Ellah Lakes in 2022 announced N1.01billion loss as against N563.3million loss in 2021, while FTN Coca Processors declared N431.199million loss in 2022 from N1.48billion reported in 2021.

Ellah Lakes in 2022 recorded zero revenue as the company revealed that it has not harvested its oil palms nor its cassava tubers but its finance costs continued to mount, reaching N568.59million in 2022 from N229.95million in 2021.  

For Livestock Feeds, the company posted N822.22millin loss after tax in 2022 from N429.7million profit in 2021.

Okomu Oil Palm and Presco announced a sum of N37.66billion profit after tax in 2022 from N31.42billion in 2022 as Okomu Oil Palm declared N12 per 50 kobo ordinary share as dividend.

The breakdown revealed that Okomu Oil Palm in 2022 hits N16.2billion profit after tax, an increase of 34 per cent from N12.1billion in 2021, while Presco announced N21.47billion profit after tax in 2022 from N19.32billion reported in 2021 financial year.

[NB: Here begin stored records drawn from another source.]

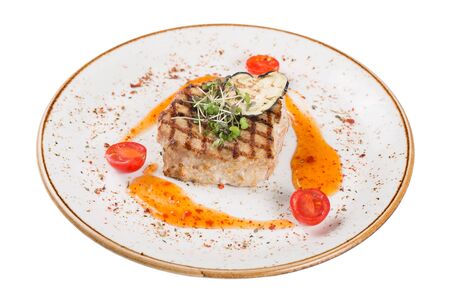 Pork steak served on a plate with sauce and microgreens. Isolated on a white background.の写真素材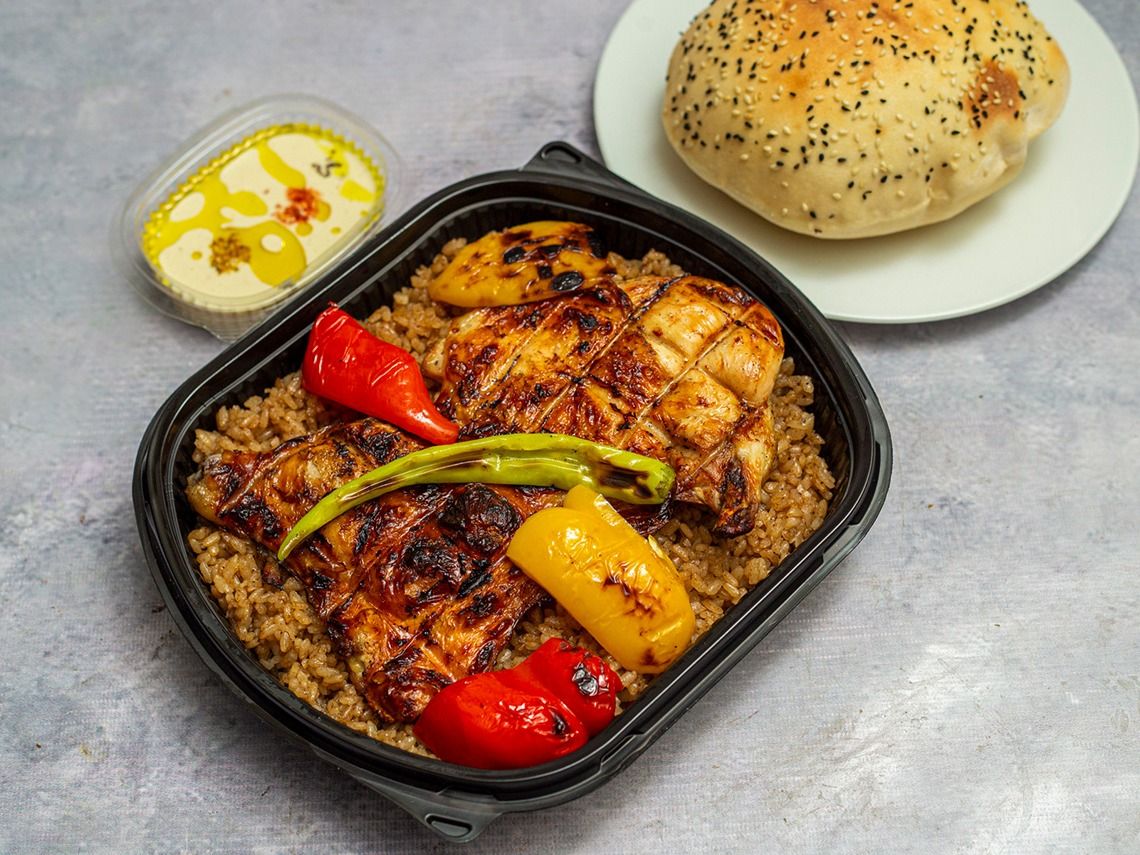 Half Chicken With Bread And Tahini And Pickles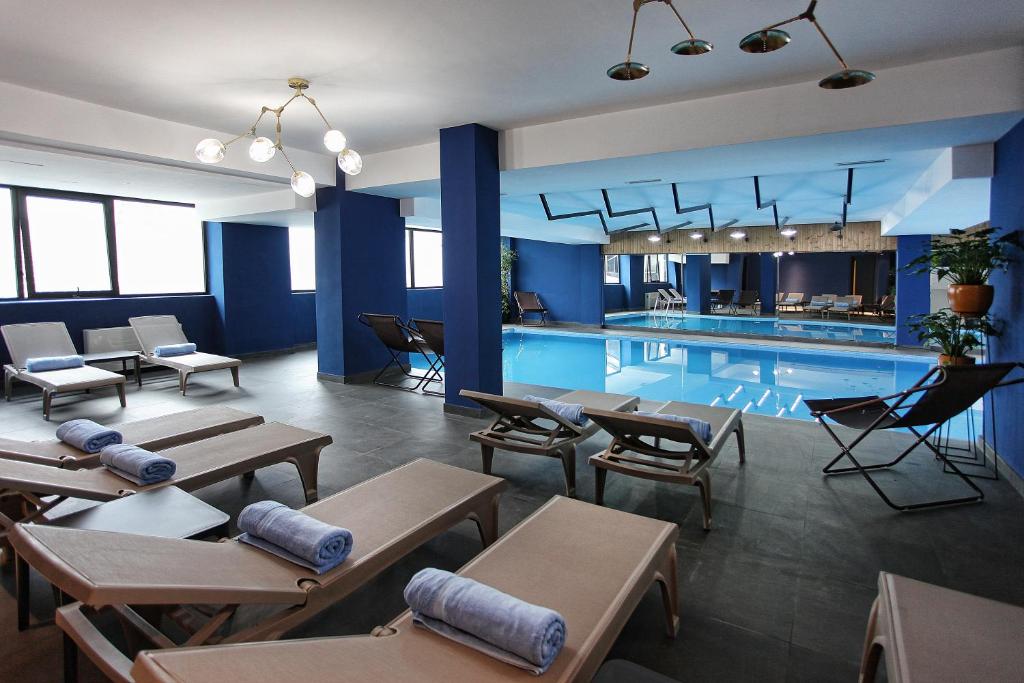 a swimming pool with tables and chairs next to it at L.M Club Hotel in Tbilisi City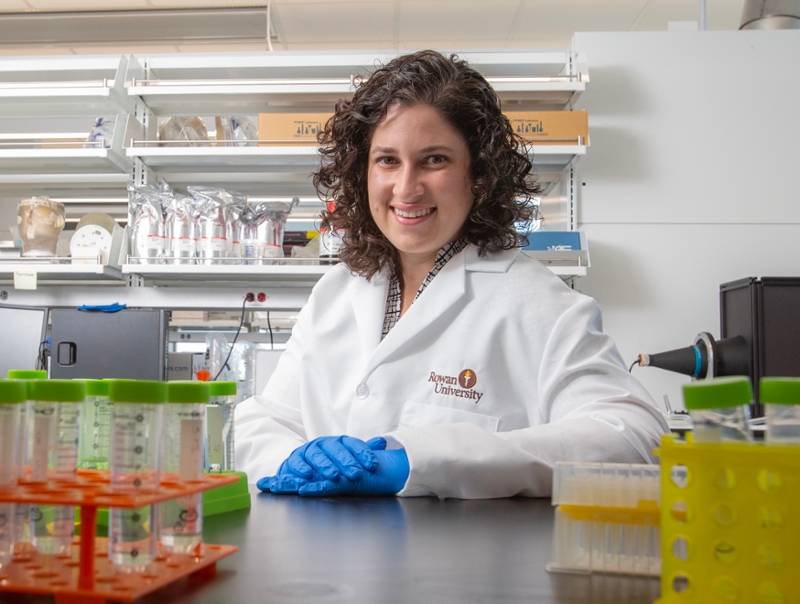 Researcher Rachel Riley in a lab wearing a white coat and gloves, seated beside racks of test tubes and lab equipment at Rowan University.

Okomu Oil Palm and Presco continued to benefit from federal government policies on palm production as both companies recorded N142.39billion revenue in 2022 from N84.82 billion in 2021.

Prior to 2019 border closure, palm oil producers suffered revenue decline and losses due to the smuggling of cheaper products from neighbouring countries.

This drove the Federal Government to close eight land borders, with domestic palm oil prices rising as high as 50per cent y/y, and consequently improving profit margins for industry players. This trend was, however, short-lived as four borders (Seme, Illela, Maigatari and Mfun) were re-opened a year later after the ravages of the coronavirus pandemic, while the remaining four (Idiroko, Jibiya, Kamba and Ikom) saw a similar fate in the second quarter of 2022.

Commenting, analysts at Vetiva research, said it expected the elevated international prices to reflect in domestic prices, sustaining the bullish momentum of revenue growth.

According to them, “However, the reopening of the borders may give rise to the smuggling of cheaper Crude Palm Oil (CPO) from neighbouring countries and consequently drag anticipated price increases. Also, rising inflationary pressures remain a major downside risk to profit margins in the near term.”

Commenting on Presco, Vetiva said, “ Looking ahead, our outlook for domestic and international CPO prices remains strong, driven by a weak supply of CPO substitutes. However, we expect global prices to be slightly tempered on the back of increased CPO production.

“That said, a headwind to domestic CPO prices is the reopening of the land borders, which could give rise to smuggling activities. On the cost front, we expect cost lines to remain pressured in H2’22, fueled by the rising cost of AGO, fertilizers and overall inflationary pressures.”